To accomplish this continuum, the Board or Audit Committee would garner a sense of the markets they are in and the products that serve the market together with the associated risks. From there, the company would put together a strategy to move forward and push that strategy out to operationalize it across the company or applicable business unit. But the Board could never be assured that each employee, business unit  or geographic region understands the articulated risk appetite. This is in contrast to corporate culture. 

In the values-based economy of today, what is it that you expect from your employees? If the behavior of one employee is antithetical to your values, what is the damage to  your corporate reputation? Consider the Starbucks store manager who called police for two patrons who were waiting for a third colleague. The two patrons were African-American and the store manager was white. The store manager had them arrested. Starbucks took a pounding the court of public opinion even though the store manager’s actions were against the stated culture and values of the organization. 

All of this means that you must “make sure that everybody is living and breathing the values and the behavior that you’ve laid out”. If  you do not do so, the reputational cost could be quite high; far beyond the cost of non-compliance with a law or regulation. The reality of today’s marketplace is that “millennials and centennials vote with their wallet.” This is true for where they purchase an espresso, where they buy running shoes or where they might order their pizzas from on a Friday night. 

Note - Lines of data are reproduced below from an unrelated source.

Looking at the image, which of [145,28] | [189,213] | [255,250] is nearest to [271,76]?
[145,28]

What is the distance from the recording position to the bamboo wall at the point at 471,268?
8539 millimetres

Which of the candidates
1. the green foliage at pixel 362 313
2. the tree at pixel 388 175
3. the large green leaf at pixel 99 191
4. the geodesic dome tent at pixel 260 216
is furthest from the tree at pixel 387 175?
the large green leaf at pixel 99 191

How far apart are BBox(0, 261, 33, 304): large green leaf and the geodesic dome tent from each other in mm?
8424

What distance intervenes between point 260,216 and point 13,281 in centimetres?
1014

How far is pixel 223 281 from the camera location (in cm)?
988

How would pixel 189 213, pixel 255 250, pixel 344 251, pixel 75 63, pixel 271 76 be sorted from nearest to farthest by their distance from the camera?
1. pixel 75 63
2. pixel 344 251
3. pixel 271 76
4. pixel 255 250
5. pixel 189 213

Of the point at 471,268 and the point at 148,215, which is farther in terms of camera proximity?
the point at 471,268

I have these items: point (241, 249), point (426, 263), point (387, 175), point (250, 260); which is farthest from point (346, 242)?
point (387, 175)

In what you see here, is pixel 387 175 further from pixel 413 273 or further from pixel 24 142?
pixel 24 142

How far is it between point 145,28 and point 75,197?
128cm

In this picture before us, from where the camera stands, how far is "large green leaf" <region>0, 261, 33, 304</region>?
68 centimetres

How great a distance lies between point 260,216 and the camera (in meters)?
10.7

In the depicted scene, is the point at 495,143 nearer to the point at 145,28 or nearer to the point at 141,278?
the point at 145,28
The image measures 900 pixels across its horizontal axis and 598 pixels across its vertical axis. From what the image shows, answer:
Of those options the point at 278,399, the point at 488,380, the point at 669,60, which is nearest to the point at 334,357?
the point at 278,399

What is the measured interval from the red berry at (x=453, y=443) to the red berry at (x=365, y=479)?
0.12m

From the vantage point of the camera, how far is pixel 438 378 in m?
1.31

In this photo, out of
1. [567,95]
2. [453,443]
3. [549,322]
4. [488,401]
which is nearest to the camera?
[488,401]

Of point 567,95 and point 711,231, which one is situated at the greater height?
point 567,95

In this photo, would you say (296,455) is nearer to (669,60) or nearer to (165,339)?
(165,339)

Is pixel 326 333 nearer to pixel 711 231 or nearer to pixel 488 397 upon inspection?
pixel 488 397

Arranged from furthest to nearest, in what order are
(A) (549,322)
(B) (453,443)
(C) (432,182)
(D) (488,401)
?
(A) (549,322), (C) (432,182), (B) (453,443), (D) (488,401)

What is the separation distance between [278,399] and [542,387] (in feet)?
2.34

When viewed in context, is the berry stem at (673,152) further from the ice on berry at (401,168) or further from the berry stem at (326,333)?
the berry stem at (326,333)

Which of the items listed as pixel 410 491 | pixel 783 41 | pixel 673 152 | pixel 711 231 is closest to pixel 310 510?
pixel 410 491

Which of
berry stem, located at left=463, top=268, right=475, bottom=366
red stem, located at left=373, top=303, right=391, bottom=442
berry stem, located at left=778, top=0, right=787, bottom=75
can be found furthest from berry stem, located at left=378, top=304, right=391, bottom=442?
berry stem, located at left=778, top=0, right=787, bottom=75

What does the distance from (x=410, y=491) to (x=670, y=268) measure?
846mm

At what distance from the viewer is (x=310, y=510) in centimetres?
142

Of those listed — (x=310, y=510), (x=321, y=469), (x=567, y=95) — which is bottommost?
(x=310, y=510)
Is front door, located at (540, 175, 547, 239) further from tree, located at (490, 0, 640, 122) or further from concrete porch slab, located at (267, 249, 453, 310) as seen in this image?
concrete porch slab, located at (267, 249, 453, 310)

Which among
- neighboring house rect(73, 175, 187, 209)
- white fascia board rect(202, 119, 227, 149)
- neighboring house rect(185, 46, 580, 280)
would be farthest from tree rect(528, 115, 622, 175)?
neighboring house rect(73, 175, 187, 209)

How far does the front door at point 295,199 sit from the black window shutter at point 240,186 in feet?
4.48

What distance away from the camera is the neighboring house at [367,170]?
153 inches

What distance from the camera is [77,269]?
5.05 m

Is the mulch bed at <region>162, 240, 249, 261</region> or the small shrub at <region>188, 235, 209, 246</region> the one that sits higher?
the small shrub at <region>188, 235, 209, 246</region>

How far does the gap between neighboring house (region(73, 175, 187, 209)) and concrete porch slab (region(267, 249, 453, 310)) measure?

This values-based approach has changed the dynamic at the Board level and indeed all the way down through an organization. A company can have a Code of Conduct, policies and procedures and internal controls in place but today those regulatory requirements or those suggested by such government publications as the 2012 FCPA Guidance are not enough, even if they meet the baseline requirements under a law or regulation. Johns believes a much more holistic approach is called for and from the educational perspective, it is a continual learning practice. Johns stated, “it is more than simply a company saying some aspirational ideas in your Code of Conduct. Do they really live those values as an organization?” 

Johns said he would ask a senior executive such questions as “Are there key performance indicators (KPIs) in place to measure such a proactive approach to risk management and your company’s brand reputation?” It might be something along the lines of “what are you doing around how you identify the types of employees that you let into the business, the types of business partners or third parties that you do business with? What is the scrutiny? What is the high bar that you set to make sure that you have actually got the right people working with you and working for you?”   

Another key step is E&C learning. E&C training should start with your organization’s brand, the integrity it stands for today; the importance of that reputation and what you can do to help preserve it. This allows you to have an ongoing dialogue not only internally but with your customers, your business partners and other stakeholders. 

It all starts at the top with the Board of Directors and senior management basically “sitting down as a leadership team and saying, what is it that we care about as it relates to the quality of our brand? That we don’t just talk about it but we really live it and breathe it. Next, how do we cascade that down into a set of tools and to a set of measures across the whole enterprise to hold ourselves to that very high standard?” 

The evolving role of risk, compliance and ethics will only continue. As the marketplace changes with new workers entering the workforce, becoming the new consumers and burgeoning social media led movements such as #MeToo, the risks will only become more dynamic. Are you ready?